La crainte de la «contagion démocratique»

Le président du Kazakhstan, Noursoultan Nazarbayev, craint lui aussi une révolution.(Photo: AFP)
Le président du Kazakhstan, Noursoultan Nazarbayev, craint lui aussi une révolution.
(Photo: AFP)
Depuis la révolution des Roses en Géorgie, en 2003, les dirigeants de anciennes républiques soviétiques d’Asie centrale, indépendantes depuis 1991, craignent de se faire renverser comme cela vient d’arriver au président kirghize Askar Akaïev. Mais leurs craintes sont peut-être exagérées. Leur dictature est trop dure pour permettre à un mouvement non violent de réussir.

De notre correspondant à Tbilissi

Drôle de sortie pour l’apprenti démocrate que fut Askar Akaïev. C’est parce qu’il a fait de son pays autre chose qu’une dictature à l’image de celles de la plupart de ses voisins centre asiatiques, et malgré un tournant autoritaire amorcé en 1999, que la «révolution des Tulipes» a eu raison de sa ténacité. Car même si cette révolution ne mérite pas d’être appelée «des tulipes», car c’est la manière forte qu’a employé l’opposition, ce renversement n’aurait pas été possible sans cette souplesse insufflée, au début de son premier mandat, par le président Akaïev, 61 ans, élu en 1990 après une carrière de physicien. Une souplesse toute relative, dictée par la nécessité de se faire bien voir de l’Occident pour en recevoir les millions de dollars.

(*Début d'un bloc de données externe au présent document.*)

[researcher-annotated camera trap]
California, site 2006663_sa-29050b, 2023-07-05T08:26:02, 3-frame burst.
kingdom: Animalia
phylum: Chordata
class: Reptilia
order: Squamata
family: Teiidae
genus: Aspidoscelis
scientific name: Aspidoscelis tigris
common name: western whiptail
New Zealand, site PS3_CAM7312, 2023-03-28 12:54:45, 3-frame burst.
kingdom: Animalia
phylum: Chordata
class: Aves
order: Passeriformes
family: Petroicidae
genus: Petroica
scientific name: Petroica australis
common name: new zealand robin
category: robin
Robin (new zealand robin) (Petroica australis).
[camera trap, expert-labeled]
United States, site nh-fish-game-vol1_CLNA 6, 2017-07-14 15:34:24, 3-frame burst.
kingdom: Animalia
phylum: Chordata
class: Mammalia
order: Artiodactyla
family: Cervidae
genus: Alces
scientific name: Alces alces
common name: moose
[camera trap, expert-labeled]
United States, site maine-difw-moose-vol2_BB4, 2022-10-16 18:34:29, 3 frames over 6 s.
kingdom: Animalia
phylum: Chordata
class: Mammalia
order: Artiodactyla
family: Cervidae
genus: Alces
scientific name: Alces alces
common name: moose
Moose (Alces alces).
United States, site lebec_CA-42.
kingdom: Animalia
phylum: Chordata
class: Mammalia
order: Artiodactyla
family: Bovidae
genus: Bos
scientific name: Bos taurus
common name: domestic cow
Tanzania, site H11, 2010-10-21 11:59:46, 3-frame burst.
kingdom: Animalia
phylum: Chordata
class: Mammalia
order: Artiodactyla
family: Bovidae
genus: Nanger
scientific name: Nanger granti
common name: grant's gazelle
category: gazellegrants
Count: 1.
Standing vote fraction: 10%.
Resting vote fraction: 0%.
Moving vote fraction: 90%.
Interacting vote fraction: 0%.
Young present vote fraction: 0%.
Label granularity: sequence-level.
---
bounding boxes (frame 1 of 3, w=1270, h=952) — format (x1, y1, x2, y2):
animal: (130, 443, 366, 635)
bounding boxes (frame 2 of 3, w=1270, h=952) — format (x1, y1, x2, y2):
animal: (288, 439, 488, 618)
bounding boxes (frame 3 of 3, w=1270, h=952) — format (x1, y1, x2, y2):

Car ces révolutions plus ou moins de velours, qui ressemblent à une seconde «chute du mur», n’arrivent pas n’importe où. Les cas serbe, octobre 2000, géorgien, novembre 2003, et ukrainien, en décembre dernier, ont pour point commun de s’être produits dans des pays qui n’étaient pas de franches dictatures, voire qui n’en étaient pas du tout. Quel que soit le degré d’organisation de ces révolutions, encouragées par des officines américaines (Freedom House, National Democratic Institute, Eurasia Foundation…), elles ne sont possibles que si le pouvoir accepte un minimum les règles du jeu démocratique, à l’occasion d’élection principalement. C’est toute l’intelligence de ces révolutions qui consistent à enfermer des pouvoirs détestés de la population, du fait de leur corruption éhontée, dans des règles admises comme universelles. Pour un peu qu’il y ait une opposition unie, des médias d’opposition qui puissent s’exprimer un tantinet, une frange de la population qui ne craint pas de dire ce qu’elle pense, un peu d’apprentissage de technique de l’action non violente, c’en est fait de la carrière de vieux apparatchiks…

Président à vie

Mais, comment imaginer une révolution au Turkménistan alors que Saparmourat Niazov y est président à vie ? Aucune de ces conditions n’est réunie dans ce pays qui compte parmi les plus fermés du monde. Sans parler du régime policier qu’a mis en place Turkmenbachi, «le père de tous les Turkmènes» ainsi que se fait appeler Niazov. Aucune organisation non gouvernementale étrangère ne peut y œuvrer.
Situation quasi identique en Ouzbékistan. Trois mois après la «révolution des Roses» géorgienne, le président Islam Karimov faisait fermer la fondation Soros dans son pays. George Soros, ce milliardaire américain qui finance des fondations visant au développement de la «société ouverte» depuis 1993, surtout dans les pays de l’ex-URSS, et sa fondation de Tbilissi ayant fortement contribué à la chute d’Edouard Chevardnadzé. Le président ouzbek a peur qu’un scénario à la géorgienne ne se produise chez lui. Déjà très dur, son régime l’est devenu encore un plus et s’est fermé encore davantage. En décembre dernier, des «élections» ont eu lieu en Ouzbékistan. Les observateurs internationaux n’ont pas pu les observer.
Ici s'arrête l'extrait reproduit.